• GOAL OF THE EXERCISE:
Reproduce every record below exactly as written, but leave out any pictures.

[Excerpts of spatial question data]
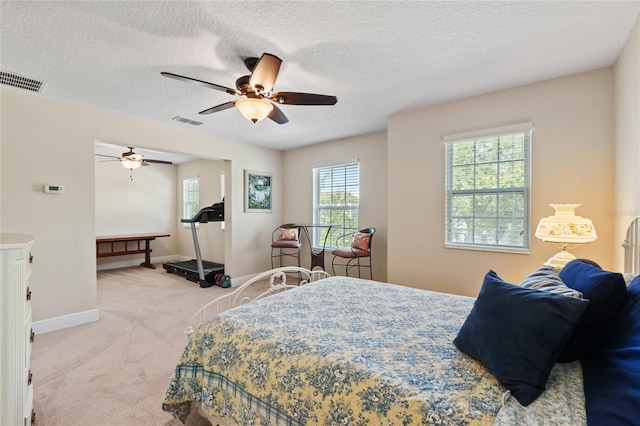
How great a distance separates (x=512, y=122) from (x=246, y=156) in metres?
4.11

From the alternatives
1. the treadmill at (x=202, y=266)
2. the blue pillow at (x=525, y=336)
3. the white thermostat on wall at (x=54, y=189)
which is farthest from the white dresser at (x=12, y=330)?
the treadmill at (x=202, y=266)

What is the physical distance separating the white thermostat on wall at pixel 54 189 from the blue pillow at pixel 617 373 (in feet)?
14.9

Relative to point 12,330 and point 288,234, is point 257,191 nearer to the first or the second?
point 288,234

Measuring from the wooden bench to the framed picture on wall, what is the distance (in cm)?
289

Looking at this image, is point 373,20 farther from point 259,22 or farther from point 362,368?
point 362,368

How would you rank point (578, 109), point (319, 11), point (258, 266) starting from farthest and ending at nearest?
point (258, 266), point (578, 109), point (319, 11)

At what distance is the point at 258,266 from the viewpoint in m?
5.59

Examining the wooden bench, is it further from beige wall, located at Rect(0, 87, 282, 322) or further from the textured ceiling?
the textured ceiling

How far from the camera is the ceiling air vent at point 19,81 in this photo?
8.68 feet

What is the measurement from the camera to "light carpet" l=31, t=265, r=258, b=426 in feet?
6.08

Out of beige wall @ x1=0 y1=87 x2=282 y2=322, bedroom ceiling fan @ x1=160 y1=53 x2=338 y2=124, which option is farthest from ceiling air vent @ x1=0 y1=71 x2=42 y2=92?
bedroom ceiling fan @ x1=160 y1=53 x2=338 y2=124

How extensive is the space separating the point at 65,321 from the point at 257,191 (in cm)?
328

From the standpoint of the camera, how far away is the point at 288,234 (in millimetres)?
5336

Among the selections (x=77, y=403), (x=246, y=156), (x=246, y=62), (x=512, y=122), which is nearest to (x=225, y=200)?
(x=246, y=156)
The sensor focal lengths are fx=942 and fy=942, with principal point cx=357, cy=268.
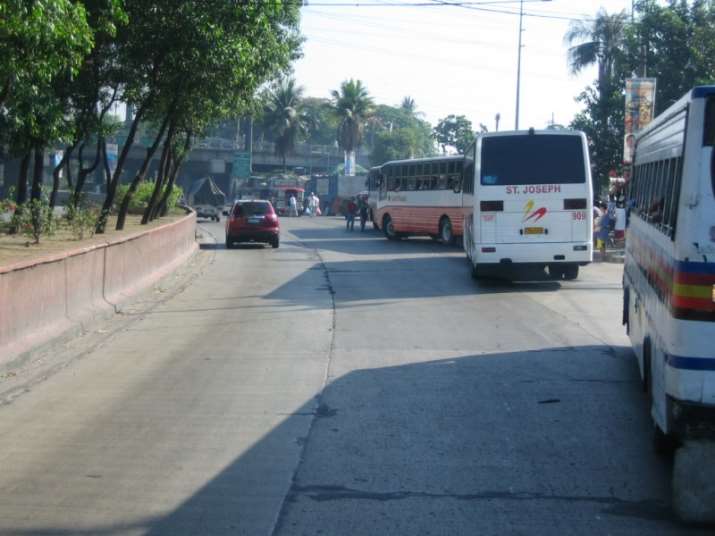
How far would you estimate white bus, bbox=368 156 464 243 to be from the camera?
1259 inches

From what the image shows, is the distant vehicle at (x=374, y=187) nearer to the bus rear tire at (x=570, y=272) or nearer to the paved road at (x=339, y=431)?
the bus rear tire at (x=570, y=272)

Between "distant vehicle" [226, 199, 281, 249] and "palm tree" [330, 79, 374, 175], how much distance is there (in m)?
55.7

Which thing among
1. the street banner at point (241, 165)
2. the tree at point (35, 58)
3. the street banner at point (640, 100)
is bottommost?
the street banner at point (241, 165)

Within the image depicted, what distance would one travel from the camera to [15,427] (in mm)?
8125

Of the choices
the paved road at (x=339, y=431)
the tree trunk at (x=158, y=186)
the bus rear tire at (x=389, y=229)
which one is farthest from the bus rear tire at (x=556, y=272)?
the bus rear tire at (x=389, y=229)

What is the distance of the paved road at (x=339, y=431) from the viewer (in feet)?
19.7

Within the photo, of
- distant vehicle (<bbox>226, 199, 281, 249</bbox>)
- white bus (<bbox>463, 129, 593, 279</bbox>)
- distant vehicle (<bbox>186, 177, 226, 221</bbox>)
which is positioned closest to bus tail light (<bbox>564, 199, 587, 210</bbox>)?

• EXERCISE RESPONSE:
How great a distance separates (x=512, y=122) from (x=246, y=156) in metres?
4.11

From the alternatives
1. the treadmill at (x=202, y=266)
2. the blue pillow at (x=525, y=336)
3. the white thermostat on wall at (x=54, y=189)
which is farthest from the white dresser at (x=12, y=330)?
the treadmill at (x=202, y=266)

What is the physical distance separating the white thermostat on wall at pixel 54 189 from the blue pillow at pixel 617 373 (in feet)?
14.9

Relative to point 12,330 and point 288,234, is point 257,191 nearer to the first or the second?
point 288,234

Measuring from the wooden bench to the framed picture on wall, what is the distance (in cm)?
289

Looking at this image, is point 373,20 farther from point 259,22 or farther from point 362,368?
point 362,368

How would you rank point (578, 109), point (319, 11), point (258, 266) starting from farthest and ending at nearest?
point (258, 266), point (578, 109), point (319, 11)

At what distance is the point at 258,266 from the viewpoint in m?
5.59

Examining the wooden bench, is it further from beige wall, located at Rect(0, 87, 282, 322) or further from the textured ceiling?
the textured ceiling

How far from the camera is the ceiling air vent at point 19,81 in this photo?
8.68 feet

What is the measurement from the camera to "light carpet" l=31, t=265, r=258, b=426 in feet?
6.08

Out of beige wall @ x1=0 y1=87 x2=282 y2=322, bedroom ceiling fan @ x1=160 y1=53 x2=338 y2=124, which option is farthest from ceiling air vent @ x1=0 y1=71 x2=42 y2=92?
bedroom ceiling fan @ x1=160 y1=53 x2=338 y2=124

How extensive is the space separating the point at 65,321 from the point at 257,191 (in cm)?
328

From the standpoint of the camera, how far away is the point at 288,234 (in millimetres)?
5336

Among the selections (x=77, y=403), (x=246, y=156), (x=246, y=62), (x=512, y=122), which is nearest to (x=225, y=200)?
(x=246, y=156)
The sensor focal lengths are fx=942 and fy=942, with principal point cx=357, cy=268.
How far would you estimate white bus, bbox=368 156 464 243 to be from the camera?
1259 inches

From what the image shows, is the distant vehicle at (x=374, y=187) nearer to the bus rear tire at (x=570, y=272) or nearer to the paved road at (x=339, y=431)?
the bus rear tire at (x=570, y=272)

Between "distant vehicle" [226, 199, 281, 249] and "palm tree" [330, 79, 374, 175], how much distance is there (in m)?
55.7

Which thing among
1. the street banner at point (241, 165)
2. the tree at point (35, 58)
3. the street banner at point (640, 100)
is bottommost?
the street banner at point (241, 165)

Within the image depicted, what distance would one travel from the camera to [15,427] (in mm)?
8125

Of the choices
the paved road at (x=339, y=431)
the tree trunk at (x=158, y=186)
the bus rear tire at (x=389, y=229)
which one is farthest from the bus rear tire at (x=556, y=272)?
the bus rear tire at (x=389, y=229)

What is the distance of the paved road at (x=339, y=431) from the viewer (in feet)?
19.7

Within the photo, of
- distant vehicle (<bbox>226, 199, 281, 249</bbox>)
- white bus (<bbox>463, 129, 593, 279</bbox>)
- distant vehicle (<bbox>186, 177, 226, 221</bbox>)
which is positioned closest to bus tail light (<bbox>564, 199, 587, 210</bbox>)?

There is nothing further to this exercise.